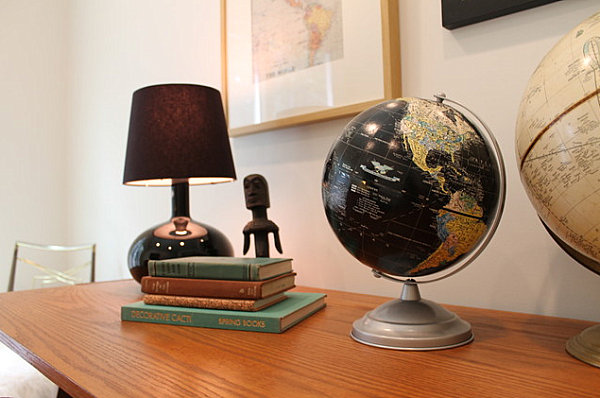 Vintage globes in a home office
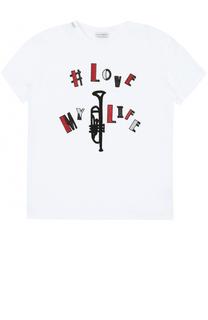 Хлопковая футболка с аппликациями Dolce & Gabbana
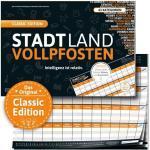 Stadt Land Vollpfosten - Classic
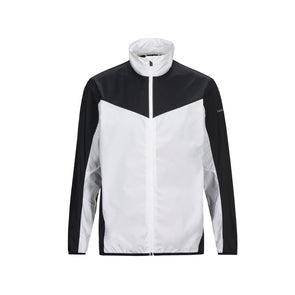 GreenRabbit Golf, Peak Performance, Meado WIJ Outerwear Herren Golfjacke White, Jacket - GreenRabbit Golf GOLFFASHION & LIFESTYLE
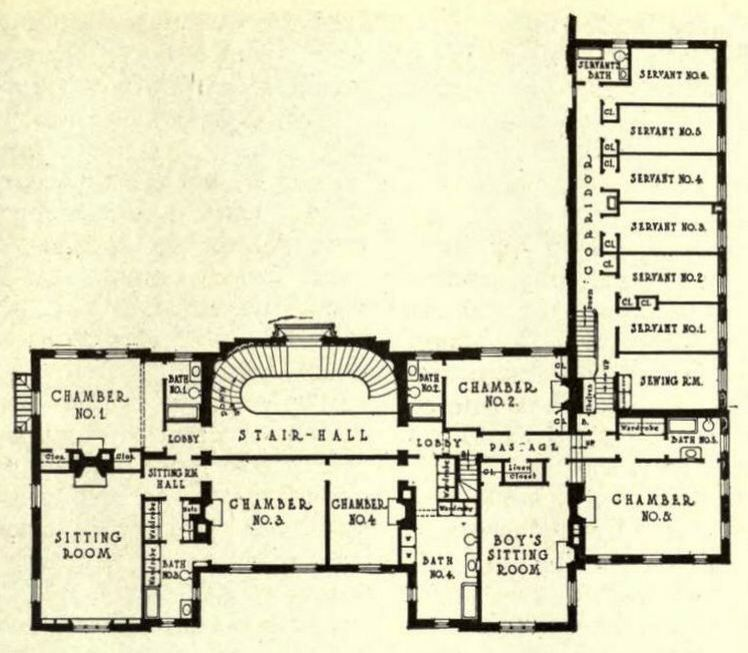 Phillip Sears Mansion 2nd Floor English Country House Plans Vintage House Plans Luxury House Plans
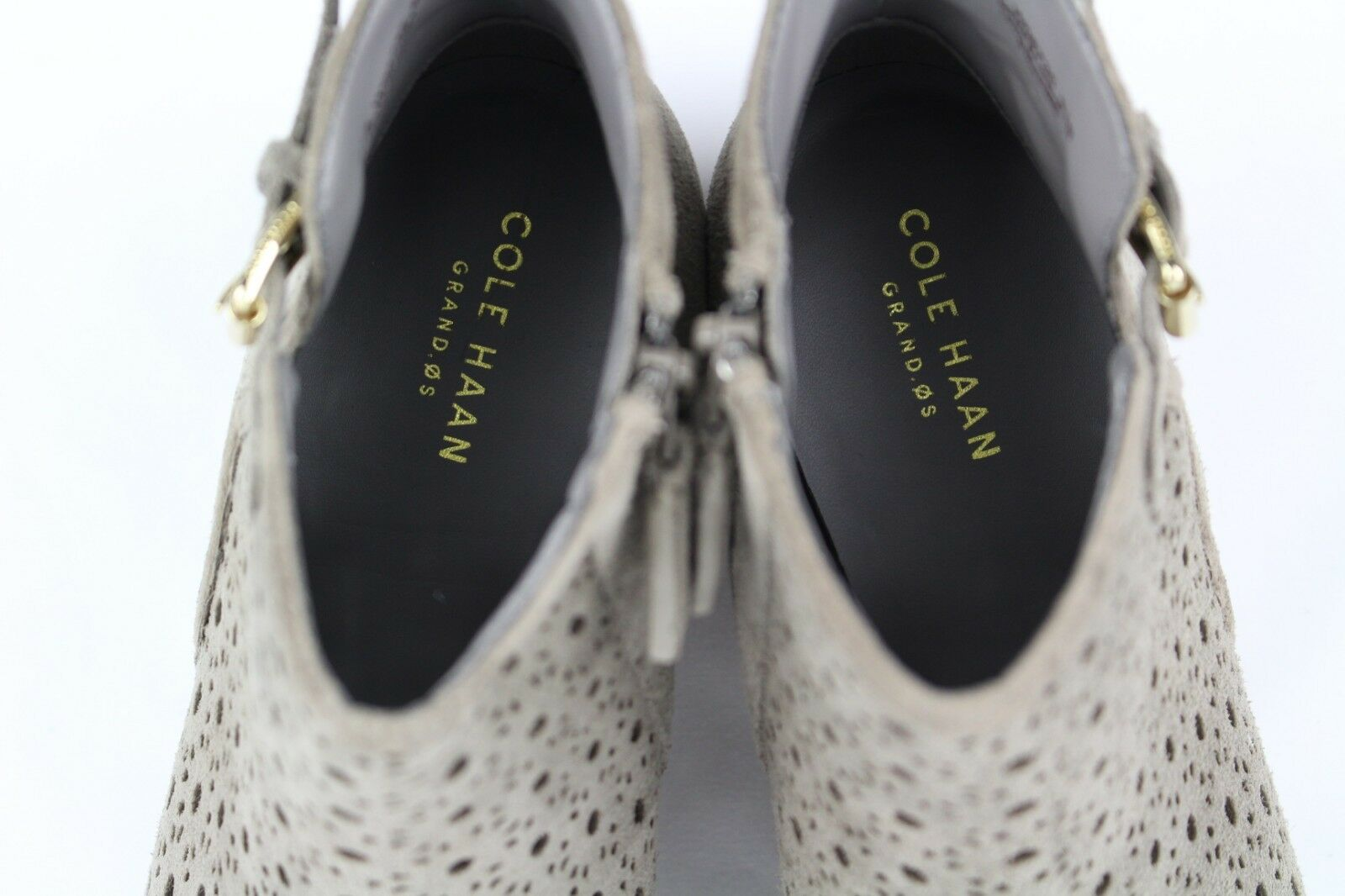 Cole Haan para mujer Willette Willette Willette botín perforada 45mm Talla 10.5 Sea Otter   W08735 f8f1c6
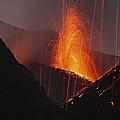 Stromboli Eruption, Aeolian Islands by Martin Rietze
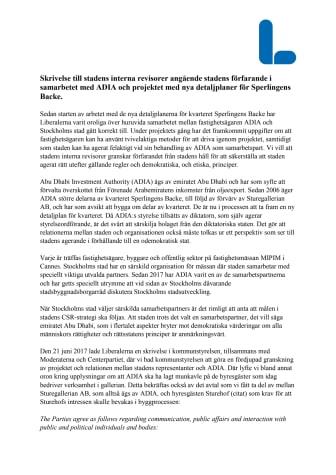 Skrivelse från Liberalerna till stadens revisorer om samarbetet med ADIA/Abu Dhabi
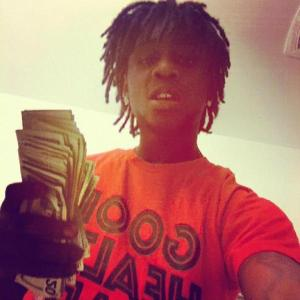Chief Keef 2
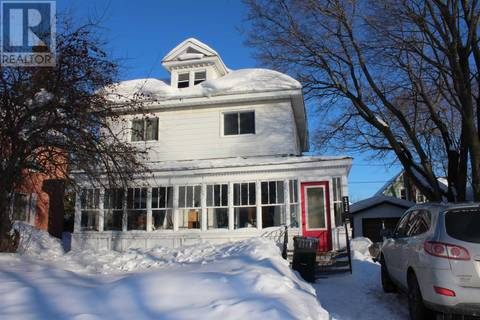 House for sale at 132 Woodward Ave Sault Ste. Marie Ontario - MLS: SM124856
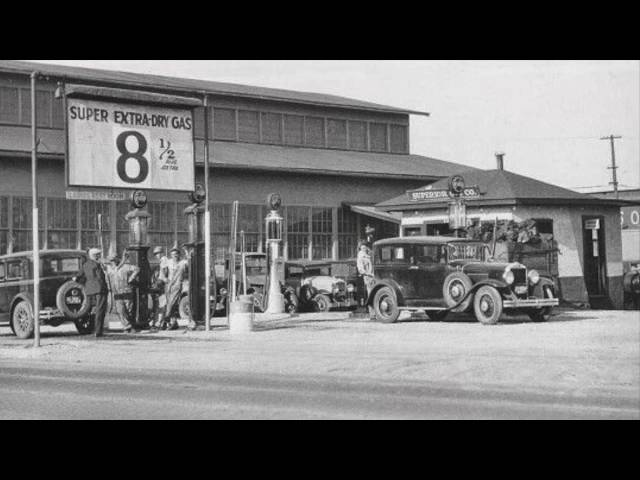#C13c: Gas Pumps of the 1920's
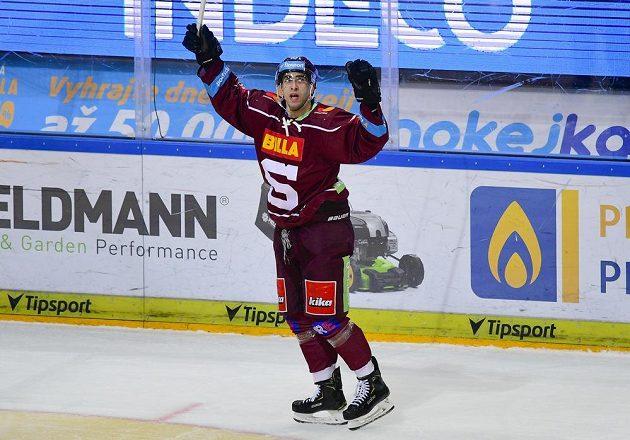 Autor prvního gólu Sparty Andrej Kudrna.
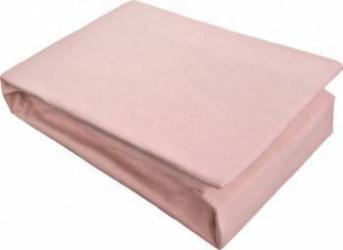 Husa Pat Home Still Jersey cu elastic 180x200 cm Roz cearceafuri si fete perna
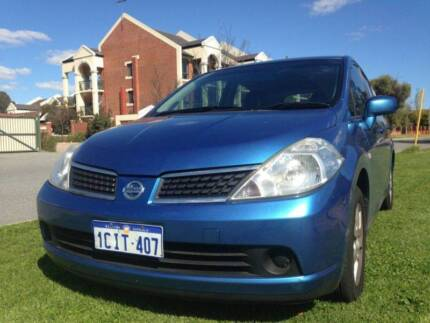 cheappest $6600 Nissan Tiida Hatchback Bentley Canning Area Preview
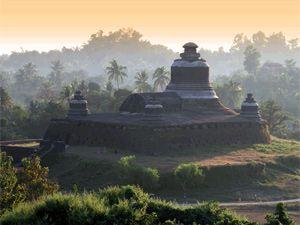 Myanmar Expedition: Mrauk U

:::

» What is being asked: Nothing should be printed except the lines from the one with "Husa Pat Home" through the last line of the listing above, both ends included; please drop the pictures.

» Response to this task:
 Husa Pat Home Still Jersey cu elastic 180x200 cm Roz cearceafuri si fete perna
 cheappest $6600 Nissan Tiida Hatchback Bentley Canning Area Preview
 Myanmar Expedition: Mrauk U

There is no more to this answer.